Even parks can be better or ill-suited to slow walkers, users of canes, walkers and wheelchairs. Caumsett State Historic Park, for instance, is beautiful but has long stretches without benches, according to Destination: Accessible.

Sunken Meadow State Park, on the other hand, has a handicapped-accessible boardwalk, numerous benches, accessible restrooms and a new, handicapped-accessible playground.

“Children with disabilities can play on an equal playing field with anybody else,” Rosenberg said. “The equipment is designed differently.”

Telephone calls help those with mobility challenges find out about access, Rosenberg said, but it’s easy to get incorrect information, as when she and her husband took her father to Quebec. Three steps turned access into an adventure.

“They think they’re accessible,” Mark Rosenberg said. “But when you roll up in a wheelchair, there are obstacles.”

Places with handicapped-accessible bathrooms may have bars in stalls, but other issues arise. “You get there and the doorway isn’t wide enough,” she said. “You can’t get a wheelchair in there.”

Separate wheelchair-accessible bathrooms provide a big benefit, although many places don’t offer that amenity.

Rosenberg said her journey into advocacy can be traced to when her mother found herself in a wheelchair from 2002 until she died in 2005.

“We went to a lot of places,” Rosenberg said. “I noticed and sent letters to some stores about how bad the accommodations were for wheelchairs.”

Wheelchairs sometimes couldn’t fit between clothing racks. Handicapped-accessible spaces sometimes were farther from the front door than one might like.

After her own and her father’s stints in wheelchairs, Rosenberg and Bogal — with a lot of help from their oldest sons — created the website as a window into details regarding the world for those with mobility challenges.

“We spent a year deciding what we wanted to put on the website, who the website would be for, how we wanted it to look,” Rosenberg said.

'It's a good name'

The pair launched the website at the end 2014 and this April obtained nonprofit status.

“It’s a good name, but I get phone calls from people who think we’re a travel agency,” Rosenberg said. “Recently, I had a group of 20 people brainstorming to come up with a better name. Nobody could.”

She visits venues with a checklist and adds a few paragraphs “like a blog about my experience,” often collecting data when she and her husband dine out.

Said Mark, “I help her if we go someplace. I check the men’s room. She checks the ladies’ room.”

The site lists the number and locations of handicapped parking spaces, parking lot surfaces, numbers of steps, locations of handicapped entrances, ease in moving around, elevators, handicapped-accessible bathrooms, whether aisles are wide and other information.

“There’s nothing on that site that has not been personally seen.
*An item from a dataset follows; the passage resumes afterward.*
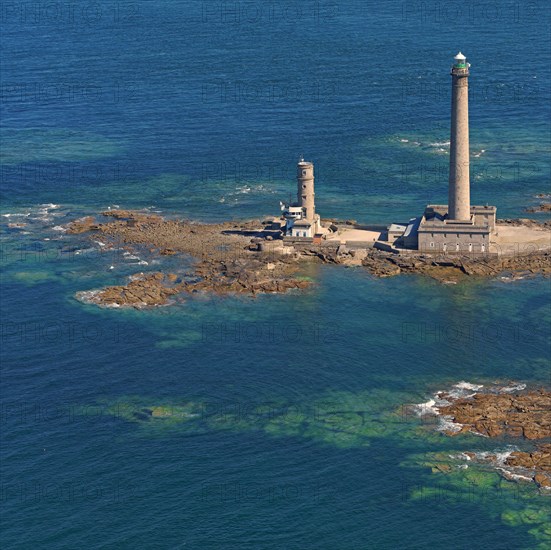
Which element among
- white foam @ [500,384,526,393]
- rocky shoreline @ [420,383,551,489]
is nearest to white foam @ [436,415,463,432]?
rocky shoreline @ [420,383,551,489]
The date on it was what we found then,” Rosenberg said. “Some places have been updated because I went back.”

She said she’s found features that provide greater access than one might expect. “The Nassau Coliseum surprised me,” she said. “Besides wheelchair-accessible seating, the back row in every section doesn’t require a step.”

Rosenberg talks to organizations whose members face mobility challenges associated with Parkinson’s disease, head injuries and cerebral palsy.
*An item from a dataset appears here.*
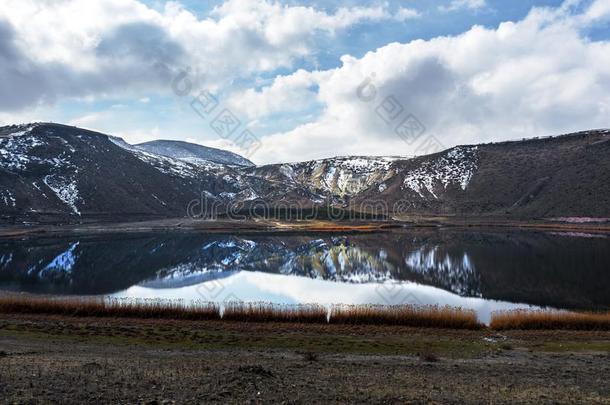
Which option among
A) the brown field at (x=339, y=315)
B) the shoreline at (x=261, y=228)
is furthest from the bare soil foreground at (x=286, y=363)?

She also speaks to senior-citizen groups, libraries and other organizations that could benefit from her site.

“We’re going to be putting it on our website and letting people know,” Carol Waldman, executive director of the Glen Cove Senior Center, said about providing a link to Destination: Accessible. “I’ll encourage other senior centers and providers to take advantage of it. It’s gift to the senior community.”
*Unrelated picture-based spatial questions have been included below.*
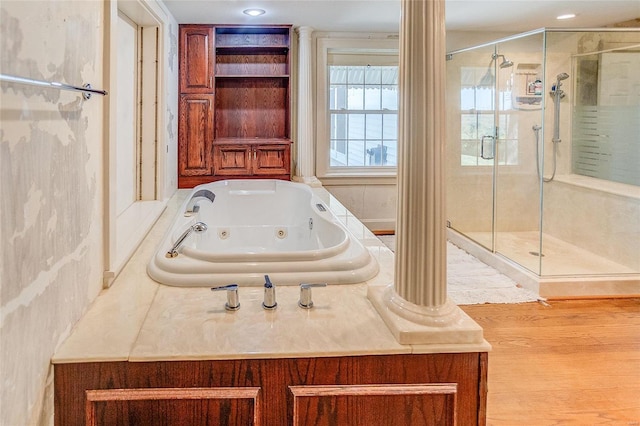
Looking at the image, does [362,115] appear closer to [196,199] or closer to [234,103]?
[234,103]

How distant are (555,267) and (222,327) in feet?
9.65

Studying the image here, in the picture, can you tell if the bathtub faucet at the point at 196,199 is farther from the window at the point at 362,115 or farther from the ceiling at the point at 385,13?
the window at the point at 362,115

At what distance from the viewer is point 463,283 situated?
3.56m

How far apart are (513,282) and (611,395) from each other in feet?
4.98

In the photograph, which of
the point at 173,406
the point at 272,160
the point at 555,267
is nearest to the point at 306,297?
the point at 173,406

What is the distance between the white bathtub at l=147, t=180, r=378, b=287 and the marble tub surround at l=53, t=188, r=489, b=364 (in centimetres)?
7

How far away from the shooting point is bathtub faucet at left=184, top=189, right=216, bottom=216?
3.09 m

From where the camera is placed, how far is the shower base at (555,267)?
3332 millimetres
Rosenberg said she would love other people to evaluate places for her site, for venues to post detailed information on their own websites about access, and to be able to expand her site to cover other regions. She said grants and donations could help her expand her services.  

“You could be in a wheelchair tomorrow,” Rosenberg says of the accident that put her in a wheelchair for a time. “We were on a cruise on vacation. I didn’t envision that I would be disabled the next day.

“I feel this is important for a lot of people,” she says. "This could be any of us at any moment.”